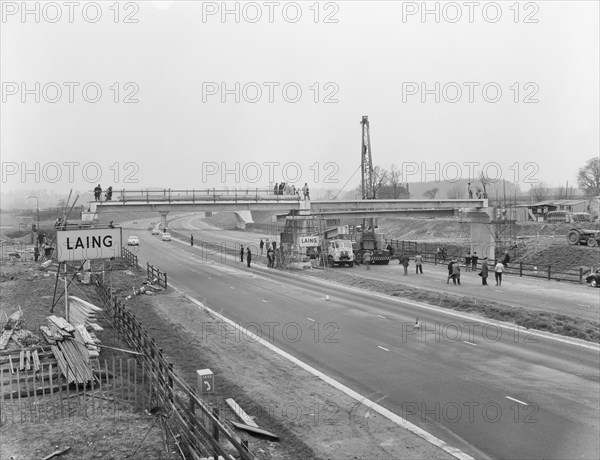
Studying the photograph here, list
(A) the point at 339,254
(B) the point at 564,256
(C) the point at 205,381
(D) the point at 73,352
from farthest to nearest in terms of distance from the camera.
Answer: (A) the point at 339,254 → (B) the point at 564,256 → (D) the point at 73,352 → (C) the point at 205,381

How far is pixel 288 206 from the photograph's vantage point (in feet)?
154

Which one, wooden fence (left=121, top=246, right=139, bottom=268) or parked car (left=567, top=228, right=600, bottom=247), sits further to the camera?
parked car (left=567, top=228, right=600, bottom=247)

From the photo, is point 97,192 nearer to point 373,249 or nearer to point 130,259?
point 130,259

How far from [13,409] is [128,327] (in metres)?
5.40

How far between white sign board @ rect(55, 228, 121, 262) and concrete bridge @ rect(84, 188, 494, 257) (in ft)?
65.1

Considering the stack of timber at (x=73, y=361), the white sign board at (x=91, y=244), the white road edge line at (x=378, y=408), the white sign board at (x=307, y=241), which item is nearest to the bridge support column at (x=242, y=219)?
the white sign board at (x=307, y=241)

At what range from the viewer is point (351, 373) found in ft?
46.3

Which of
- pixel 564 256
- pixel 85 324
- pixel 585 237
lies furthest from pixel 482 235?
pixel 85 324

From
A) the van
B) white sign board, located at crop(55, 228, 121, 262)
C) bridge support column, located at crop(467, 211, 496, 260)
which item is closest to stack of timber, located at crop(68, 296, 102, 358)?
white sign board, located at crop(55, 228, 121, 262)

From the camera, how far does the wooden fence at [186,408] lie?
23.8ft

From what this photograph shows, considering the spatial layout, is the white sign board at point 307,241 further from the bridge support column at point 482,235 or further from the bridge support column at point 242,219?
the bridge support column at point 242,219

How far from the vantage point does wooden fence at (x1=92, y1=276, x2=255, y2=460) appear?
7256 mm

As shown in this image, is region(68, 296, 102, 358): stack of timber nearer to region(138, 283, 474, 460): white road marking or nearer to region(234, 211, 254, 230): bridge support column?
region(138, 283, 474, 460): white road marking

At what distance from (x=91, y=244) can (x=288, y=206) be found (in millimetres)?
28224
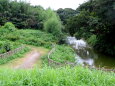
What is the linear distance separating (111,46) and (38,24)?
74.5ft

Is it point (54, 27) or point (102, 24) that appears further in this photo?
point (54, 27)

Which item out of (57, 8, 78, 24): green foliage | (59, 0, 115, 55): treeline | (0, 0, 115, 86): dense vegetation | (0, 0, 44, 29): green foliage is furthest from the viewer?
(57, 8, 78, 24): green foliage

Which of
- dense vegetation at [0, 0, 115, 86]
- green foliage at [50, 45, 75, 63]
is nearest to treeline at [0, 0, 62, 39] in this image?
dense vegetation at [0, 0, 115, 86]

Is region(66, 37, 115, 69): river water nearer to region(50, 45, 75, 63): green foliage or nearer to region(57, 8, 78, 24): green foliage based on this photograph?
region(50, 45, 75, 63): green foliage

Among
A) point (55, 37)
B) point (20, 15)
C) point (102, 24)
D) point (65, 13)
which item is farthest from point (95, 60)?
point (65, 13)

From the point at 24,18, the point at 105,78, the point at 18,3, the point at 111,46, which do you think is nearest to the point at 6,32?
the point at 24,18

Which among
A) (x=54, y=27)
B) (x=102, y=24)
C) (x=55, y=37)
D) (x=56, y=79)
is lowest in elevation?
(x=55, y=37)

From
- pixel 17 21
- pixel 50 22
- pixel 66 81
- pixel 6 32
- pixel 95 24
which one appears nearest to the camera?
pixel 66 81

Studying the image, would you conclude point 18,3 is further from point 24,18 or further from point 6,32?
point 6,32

● ● ● ●

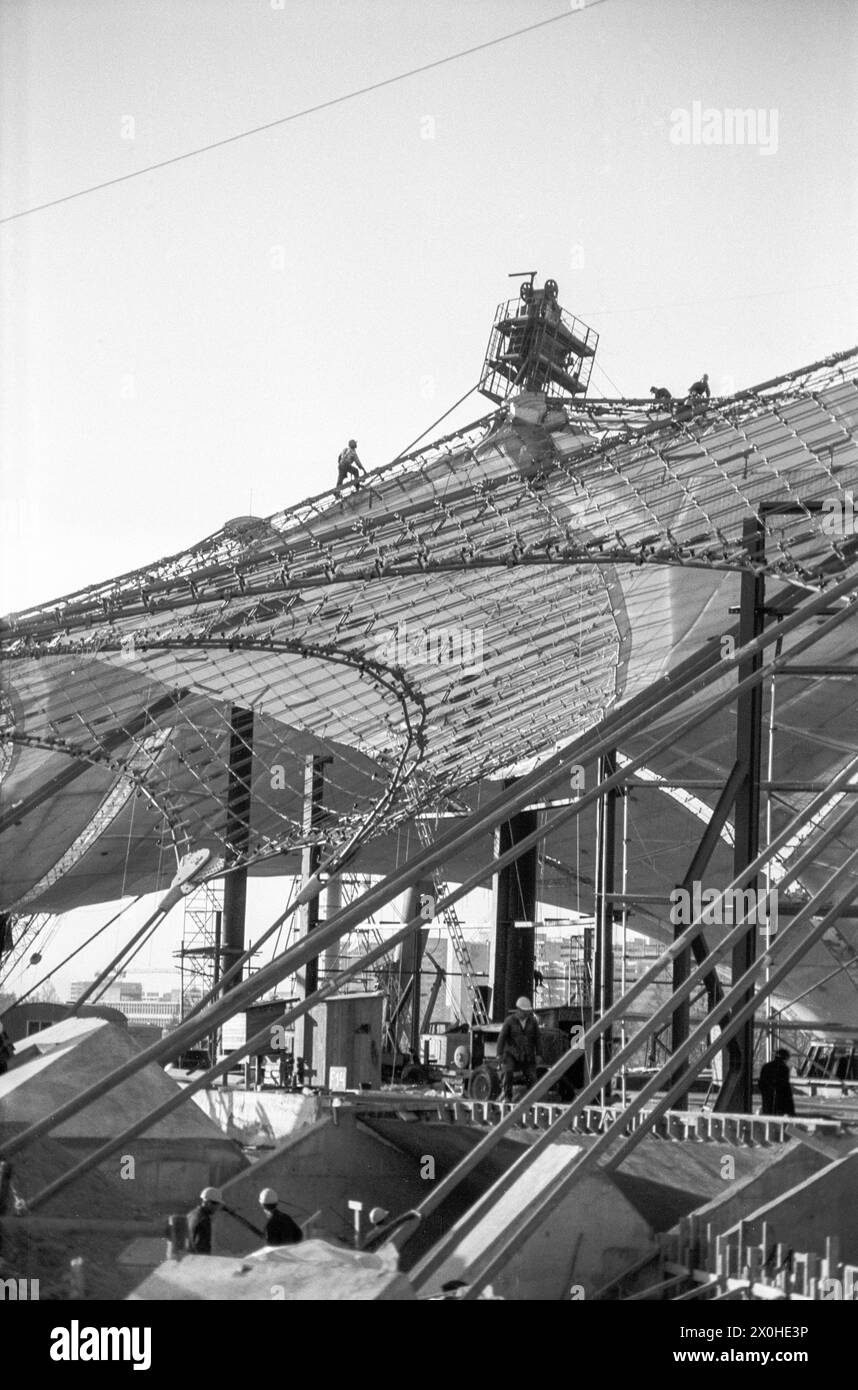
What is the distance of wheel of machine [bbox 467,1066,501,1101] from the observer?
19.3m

● ● ● ●

» **REQUIRED WORK**
Count the lines in the items above that contain the word "parked". Reply with only the number.

» **SOLUTION TO THIS TASK**
2